Perintah Tugas – Ketik ulang dengan persis bagian teks di bawah tentang partisipasi politik perempuan di Bojonegoro, mulai dari "Di Kabupaten Bojonegoro sendiri, pada" sampai dengan "sebelum periode 2018.".

Blok Teks –

= = = =

Texts
Partisipasi Politik Perempuan Pada Pemilihan Kepala Daerah Tahun 2018 Dan Pemilihan Legislatif Tahun 2019 Di Kabupaten Bojonegoro
Latar belakang penelitian ini adalah adanya kesenjangan gender di
kehidupan publik maupun politik merupakan sebuah tantangan global yang terus
dihadapi oleh masyarakat pada abad ke-21. Di level internasional maupun
nasional telah membuat berbagai konvensi kebijakan, misalnya: Convention on
Political Rights for Women dan Convention on the Elimination of all Forms of
Discrimination Against Women (CEDAW), Beijing Declaration and Platform for
Action, serta di Indonesia sendiri dibuatlah Kebijakan Afirmatif (Affirmative Action).
Affirmative Action bukanlah hal baru, sejak berlakunya Undang-Undang Nomor 12
Tahun 2003 tentang Pemilihan Umum hingga berlakunya undang-undang yang
baru yaitu Undang-Undang Nomor 7 Tahun 2017 tentang Pemilihan Umum. Pasal
173 ayat (2) huruf e mengenai kuota 30% (tiga puluh perseratus) keterwakilan
perempuan sebagai salah satu syarat wajib untuk menjadi peserta pada Pileg
serentak tahun 2019. Melalui Undang-Undang Nomor 7 Tahun 2017 diharapkan
keterwakilan perempuan tercapai hingga 30% dengan penguatan melalui
kepengurusan partai politik baik di tingkkat pusat maupun daerah. Minimnya
jumlah perempuan yang berkiprah dalam dunia politik menjadi kendala besar bagi
terwujudnya Amanah Undang-Undang mengenai kuota 30%, selain itu, isu-isu dan
permasalahan yang rentan terjadi pada perempuan sulit mendapatkan
perlindungan maupun payung hukum karena terbatasnya suara perempuan dalam
proses pembuatan kebijakan. Pemilihan Legislatif (Pileg) di Indonesia tahun 1955-
2004, rata-rata perempuan yang terpilih menjadi anggota Legislatif adalah 9,58%,
dan pada tahun 2009-2019 rata-rata perempuan yang terpilih sebanyak 18,22%.
Di Kabupaten Bojonegoro sendiri, pada periode 2014 sebanyak 14% perempuan
yang terpilih menjadi anggota Legislatif, sedangkan pada periode 2019 turun
menjadi 10% atau 5 perempuan Legislatif yang terpilih. Selain Pemilihan Legislatif,
pada 2018, Bojonegoro juga mengikuti Pilkada serentak, dari 171 daerah di
Indonesia yang menghasilkan 14 perempuan Kepala Daerah terpilih, salah
satunya adalah Kabupaten Bojonegoro. Bupati Anna Mu’awanah menjadi bupati
pertama sejak periode Hindia-Belanda, Penjajahan Jepang, sampai Republik
Indonesia tahun 1945-2018. Hal ini yang sangat menarik untuk dikaji, mengapa
baru pada periode 2018 Kabupaten Bojonegoro memiliki pemimpin perempuan,
padahal terpilihnya Kepala Daerah perempuan sudah terjadi di darah-daerah
sekitar Bojonegoro jauh sebelum periode 2018.

= = = =

Data yang Diberikan –
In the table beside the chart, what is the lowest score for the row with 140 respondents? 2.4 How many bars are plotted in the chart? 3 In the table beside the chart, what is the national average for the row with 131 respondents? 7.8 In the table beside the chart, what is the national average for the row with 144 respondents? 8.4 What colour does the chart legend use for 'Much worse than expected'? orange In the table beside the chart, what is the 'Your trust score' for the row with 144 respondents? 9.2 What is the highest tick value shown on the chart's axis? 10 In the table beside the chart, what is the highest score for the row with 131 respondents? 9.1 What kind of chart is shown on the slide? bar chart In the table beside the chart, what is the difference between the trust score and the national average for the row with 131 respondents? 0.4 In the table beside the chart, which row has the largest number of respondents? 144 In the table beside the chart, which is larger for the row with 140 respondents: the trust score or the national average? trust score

= = = =

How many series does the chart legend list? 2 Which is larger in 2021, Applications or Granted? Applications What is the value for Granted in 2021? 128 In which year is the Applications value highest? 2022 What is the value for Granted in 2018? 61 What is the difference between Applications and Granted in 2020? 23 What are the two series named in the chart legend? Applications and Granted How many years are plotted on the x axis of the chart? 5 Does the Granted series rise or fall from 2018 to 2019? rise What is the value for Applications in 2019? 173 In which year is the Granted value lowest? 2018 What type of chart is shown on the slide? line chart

= = = =

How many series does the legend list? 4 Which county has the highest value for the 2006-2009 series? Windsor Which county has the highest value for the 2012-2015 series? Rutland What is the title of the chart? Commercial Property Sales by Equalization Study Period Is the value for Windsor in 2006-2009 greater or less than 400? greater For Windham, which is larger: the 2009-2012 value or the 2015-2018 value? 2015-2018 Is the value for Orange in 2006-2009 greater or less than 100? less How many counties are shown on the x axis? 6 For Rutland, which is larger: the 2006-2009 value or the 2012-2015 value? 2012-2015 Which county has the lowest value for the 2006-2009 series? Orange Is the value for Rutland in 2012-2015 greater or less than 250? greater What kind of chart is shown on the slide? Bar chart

= = = =

Jawaban Tertulis –
Di Kabupaten Bojonegoro sendiri, pada periode 2014 sebanyak 14% perempuan
yang terpilih menjadi anggota Legislatif, sedangkan pada periode 2019 turun
menjadi 10% atau 5 perempuan Legislatif yang terpilih. Selain Pemilihan Legislatif,
pada 2018, Bojonegoro juga mengikuti Pilkada serentak, dari 171 daerah di
Indonesia yang menghasilkan 14 perempuan Kepala Daerah terpilih, salah
satunya adalah Kabupaten Bojonegoro. Bupati Anna Mu’awanah menjadi bupati
pertama sejak periode Hindia-Belanda, Penjajahan Jepang, sampai Republik
Indonesia tahun 1945-2018. Hal ini yang sangat menarik untuk dikaji, mengapa
baru pada periode 2018 Kabupaten Bojonegoro memiliki pemimpin perempuan,
padahal terpilihnya Kepala Daerah perempuan sudah terjadi di darah-daerah
sekitar Bojonegoro jauh sebelum periode 2018.